▶ [Exercise details]: Below are some records. Set each one down exactly as it reads.

─── Extracted records ───

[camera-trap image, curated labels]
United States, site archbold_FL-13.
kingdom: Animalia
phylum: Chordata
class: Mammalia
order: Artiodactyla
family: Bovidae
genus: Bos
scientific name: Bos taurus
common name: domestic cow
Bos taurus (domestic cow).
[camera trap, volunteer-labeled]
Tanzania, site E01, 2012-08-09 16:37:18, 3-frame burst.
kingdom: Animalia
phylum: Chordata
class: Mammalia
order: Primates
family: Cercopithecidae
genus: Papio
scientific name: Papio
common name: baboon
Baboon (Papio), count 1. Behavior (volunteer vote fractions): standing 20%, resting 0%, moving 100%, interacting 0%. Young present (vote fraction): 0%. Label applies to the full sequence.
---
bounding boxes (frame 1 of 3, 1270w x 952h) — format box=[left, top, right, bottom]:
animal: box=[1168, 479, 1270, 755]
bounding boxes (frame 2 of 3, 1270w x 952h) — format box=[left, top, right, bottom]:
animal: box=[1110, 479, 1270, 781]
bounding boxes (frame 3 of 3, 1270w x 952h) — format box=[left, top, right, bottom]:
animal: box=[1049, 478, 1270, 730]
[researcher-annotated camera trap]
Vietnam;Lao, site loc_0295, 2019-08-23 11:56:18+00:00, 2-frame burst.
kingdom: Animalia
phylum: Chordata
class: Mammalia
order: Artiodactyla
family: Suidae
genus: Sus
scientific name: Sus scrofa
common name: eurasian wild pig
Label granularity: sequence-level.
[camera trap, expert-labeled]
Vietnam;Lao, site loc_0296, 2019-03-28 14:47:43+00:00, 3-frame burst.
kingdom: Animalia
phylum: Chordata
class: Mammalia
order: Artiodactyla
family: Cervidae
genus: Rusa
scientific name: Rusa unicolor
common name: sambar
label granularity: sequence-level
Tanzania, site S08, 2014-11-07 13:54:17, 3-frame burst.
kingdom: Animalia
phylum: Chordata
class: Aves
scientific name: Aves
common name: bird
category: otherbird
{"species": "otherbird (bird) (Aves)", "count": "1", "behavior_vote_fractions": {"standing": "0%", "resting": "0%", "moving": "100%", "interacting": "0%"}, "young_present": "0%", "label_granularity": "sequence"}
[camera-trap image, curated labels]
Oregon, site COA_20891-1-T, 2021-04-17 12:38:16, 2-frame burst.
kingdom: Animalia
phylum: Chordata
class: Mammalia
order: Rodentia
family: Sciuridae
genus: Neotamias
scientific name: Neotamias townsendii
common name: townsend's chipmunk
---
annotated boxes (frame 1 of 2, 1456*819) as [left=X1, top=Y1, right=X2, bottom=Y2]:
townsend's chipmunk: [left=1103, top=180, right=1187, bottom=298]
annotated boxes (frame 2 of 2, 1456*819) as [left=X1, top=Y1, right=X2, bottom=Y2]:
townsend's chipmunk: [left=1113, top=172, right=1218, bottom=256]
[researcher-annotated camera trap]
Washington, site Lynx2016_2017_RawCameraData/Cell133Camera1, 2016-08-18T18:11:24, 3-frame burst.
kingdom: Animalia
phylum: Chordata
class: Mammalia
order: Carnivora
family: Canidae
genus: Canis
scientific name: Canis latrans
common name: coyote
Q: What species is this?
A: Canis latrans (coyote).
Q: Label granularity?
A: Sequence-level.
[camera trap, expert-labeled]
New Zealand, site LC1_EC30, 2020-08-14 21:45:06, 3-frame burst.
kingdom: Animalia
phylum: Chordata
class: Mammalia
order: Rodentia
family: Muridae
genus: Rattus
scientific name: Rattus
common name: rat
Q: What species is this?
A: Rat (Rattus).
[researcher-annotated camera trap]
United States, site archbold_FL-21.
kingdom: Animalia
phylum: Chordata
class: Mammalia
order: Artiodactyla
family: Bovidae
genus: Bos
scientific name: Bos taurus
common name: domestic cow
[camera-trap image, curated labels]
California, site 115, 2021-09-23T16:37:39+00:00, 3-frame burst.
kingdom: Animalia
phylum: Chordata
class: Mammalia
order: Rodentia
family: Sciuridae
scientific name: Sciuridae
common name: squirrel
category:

───

▶ [Result]:
[camera-trap image, curated labels]
United States, site archbold_FL-13.
kingdom: Animalia
phylum: Chordata
class: Mammalia
order: Artiodactyla
family: Bovidae
genus: Bos
scientific name: Bos taurus
common name: domestic cow
Bos taurus (domestic cow).
[camera trap, volunteer-labeled]
Tanzania, site E01, 2012-08-09 16:37:18, 3-frame burst.
kingdom: Animalia
phylum: Chordata
class: Mammalia
order: Primates
family: Cercopithecidae
genus: Papio
scientific name: Papio
common name: baboon
Baboon (Papio), count 1. Behavior (volunteer vote fractions): standing 20%, resting 0%, moving 100%, interacting 0%. Young present (vote fraction): 0%. Label applies to the full sequence.
---
bounding boxes (frame 1 of 3, 1270w x 952h) — format box=[left, top, right, bottom]:
animal: box=[1168, 479, 1270, 755]
bounding boxes (frame 2 of 3, 1270w x 952h) — format box=[left, top, right, bottom]:
animal: box=[1110, 479, 1270, 781]
bounding boxes (frame 3 of 3, 1270w x 952h) — format box=[left, top, right, bottom]:
animal: box=[1049, 478, 1270, 730]
[researcher-annotated camera trap]
Vietnam;Lao, site loc_0295, 2019-08-23 11:56:18+00:00, 2-frame burst.
kingdom: Animalia
phylum: Chordata
class: Mammalia
order: Artiodactyla
family: Suidae
genus: Sus
scientific name: Sus scrofa
common name: eurasian wild pig
Label granularity: sequence-level.
[camera trap, expert-labeled]
Vietnam;Lao, site loc_0296, 2019-03-28 14:47:43+00:00, 3-frame burst.
kingdom: Animalia
phylum: Chordata
class: Mammalia
order: Artiodactyla
family: Cervidae
genus: Rusa
scientific name: Rusa unicolor
common name: sambar
label granularity: sequence-level
Tanzania, site S08, 2014-11-07 13:54:17, 3-frame burst.
kingdom: Animalia
phylum: Chordata
class: Aves
scientific name: Aves
common name: bird
category: otherbird
{"species": "otherbird (bird) (Aves)", "count": "1", "behavior_vote_fractions": {"standing": "0%", "resting": "0%", "moving": "100%", "interacting": "0%"}, "young_present": "0%", "label_granularity": "sequence"}
[camera-trap image, curated labels]
Oregon, site COA_20891-1-T, 2021-04-17 12:38:16, 2-frame burst.
kingdom: Animalia
phylum: Chordata
class: Mammalia
order: Rodentia
family: Sciuridae
genus: Neotamias
scientific name: Neotamias townsendii
common name: townsend's chipmunk
---
annotated boxes (frame 1 of 2, 1456*819) as [left=X1, top=Y1, right=X2, bottom=Y2]:
townsend's chipmunk: [left=1103, top=180, right=1187, bottom=298]
annotated boxes (frame 2 of 2, 1456*819) as [left=X1, top=Y1, right=X2, bottom=Y2]:
townsend's chipmunk: [left=1113, top=172, right=1218, bottom=256]
[researcher-annotated camera trap]
Washington, site Lynx2016_2017_RawCameraData/Cell133Camera1, 2016-08-18T18:11:24, 3-frame burst.
kingdom: Animalia
phylum: Chordata
class: Mammalia
order: Carnivora
family: Canidae
genus: Canis
scientific name: Canis latrans
common name: coyote
Q: What species is this?
A: Canis latrans (coyote).
Q: Label granularity?
A: Sequence-level.
[camera trap, expert-labeled]
New Zealand, site LC1_EC30, 2020-08-14 21:45:06, 3-frame burst.
kingdom: Animalia
phylum: Chordata
class: Mammalia
order: Rodentia
family: Muridae
genus: Rattus
scientific name: Rattus
common name: rat
Q: What species is this?
A: Rat (Rattus).
[researcher-annotated camera trap]
United States, site archbold_FL-21.
kingdom: Animalia
phylum: Chordata
class: Mammalia
order: Artiodactyla
family: Bovidae
genus: Bos
scientific name: Bos taurus
common name: domestic cow
[camera-trap image, curated labels]
California, site 115, 2021-09-23T16:37:39+00:00, 3-frame burst.
kingdom: Animalia
phylum: Chordata
class: Mammalia
order: Rodentia
family: Sciuridae
scientific name: Sciuridae
common name: squirrel
category:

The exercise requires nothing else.